EXCERPT PROVIDED
§

Development and validation of machine learning models for early diagnosis and prognosis of lung adenocarcinoma using miRNA expression profiles.
Journal:
Cancer biomarkers : section A of Disease markers
PMID:
40171815
Abstract
ObjectiveStudy aims to develop diagnostic and prognostic models for lung adenocarcinoma (LUAD) using Machine learning(ML)algorithms, aiming to enhance clinical decision-making accuracy.MethodsData from The Cancer Genome Atlas (TCGA) for LUAD patients were split into training (n = 196) and test sets (n = 133). Feature selection (Least Absolute Shrinkage and Selection Operator (LASSO), Random Forest (RF), and Support Vector Machine (SVM)) identified miRNAs distinguishing stage I LUAD. Six ML algorithms predicted pulmonary node classification. Model performance was evaluated using Receiver Operating Characteristic (ROC) curve, Precision-Recall (PR) curves, and Error Rates (CE). A prognostic model was constructed using Lasso Cox regression. Risk score plots were generated, and model performance was assessed using Kaplan-Meier (K-M) and time-dependent ROC curves. Functional enrichment analyses investigated miRNA function and mechanism.ResultsThe feature selection results identified five miRNA molecules as distinguishing characteristics between early-stage LUAD and adjacent non-cancerous tissues. A prognostic model using 13 miRNAs predicted poorer outcomes for patients with higher risk scores, supported by time-dependent ROC curves and a nomogram. Functional enrichment analysis identified cancer-related signaling pathways for the biomarkers.ConclusionML identified a diagnostic five-miRNA signature and a prognostic 13-miRNA model for LUAD, both robust and reliable.

§

DATA SHOWN
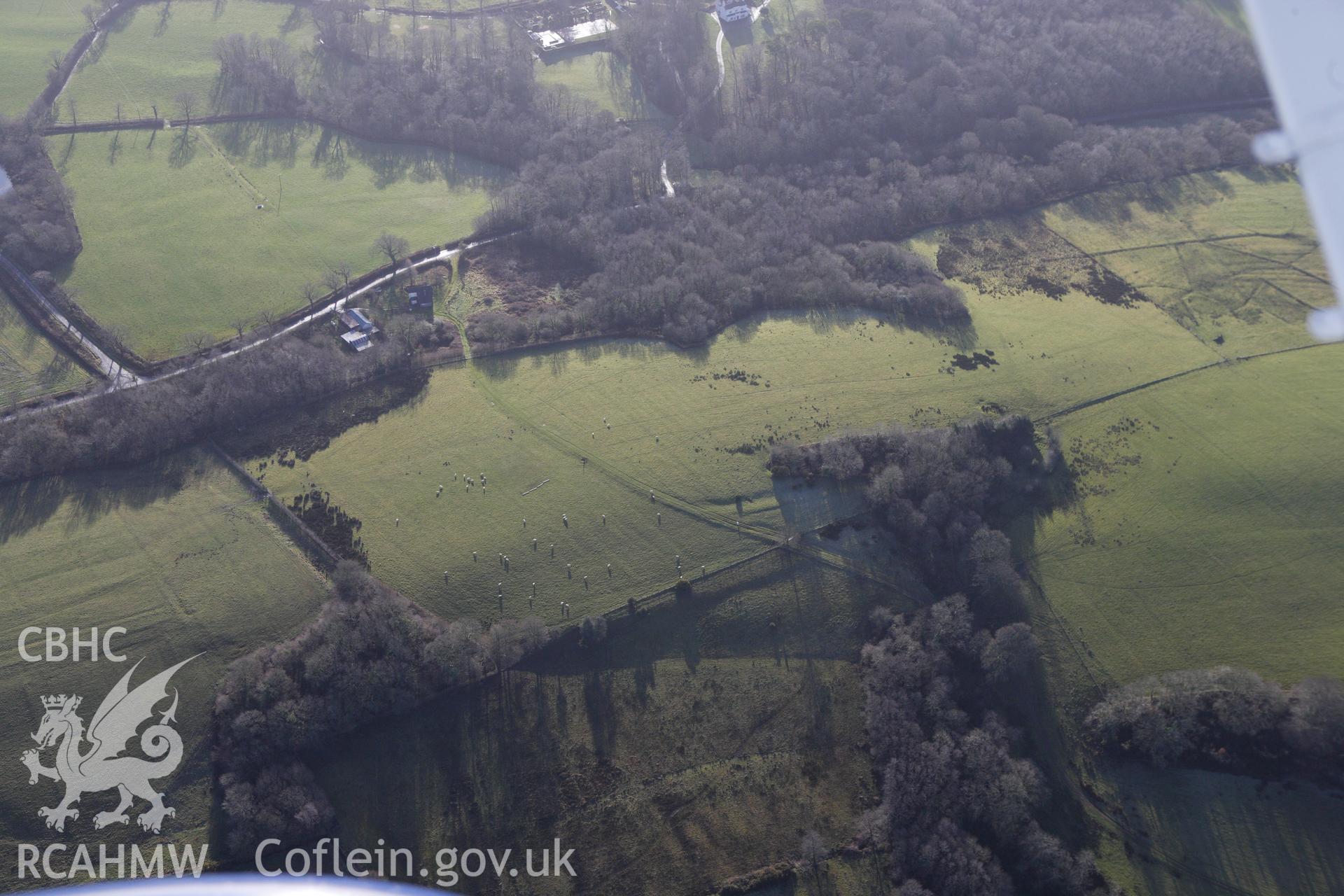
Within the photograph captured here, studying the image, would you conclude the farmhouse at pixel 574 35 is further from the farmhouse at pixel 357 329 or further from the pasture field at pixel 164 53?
the farmhouse at pixel 357 329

§

DIRECTIONS
1. Say whether each statement agrees with the lung adenocarcinoma abstract. Give yes or no and quote the deciding words. (a) The test set had more patients than the training set. (b) The prognostic model was built with Lasso Cox regression. (c) The diagnostic signature is made up of thirteen miRNAs.
2. In one to three sentences, state what the lung adenocarcinoma abstract gives as the aim of developing the diagnostic and prognostic models.
Rely only on the lung adenocarcinoma abstract, with no outside knowledge.

SET OF ANSWERS
1.
(a) No: "training (n = 196) and test sets (n = 133)"
(b) Yes: "A prognostic model was constructed using Lasso Cox regression."
(c) No: "ML identified a diagnostic five-miRNA signature"

2. The models were developed with machine learning algorithms to improve the accuracy of clinical decision-making for lung adenocarcinoma.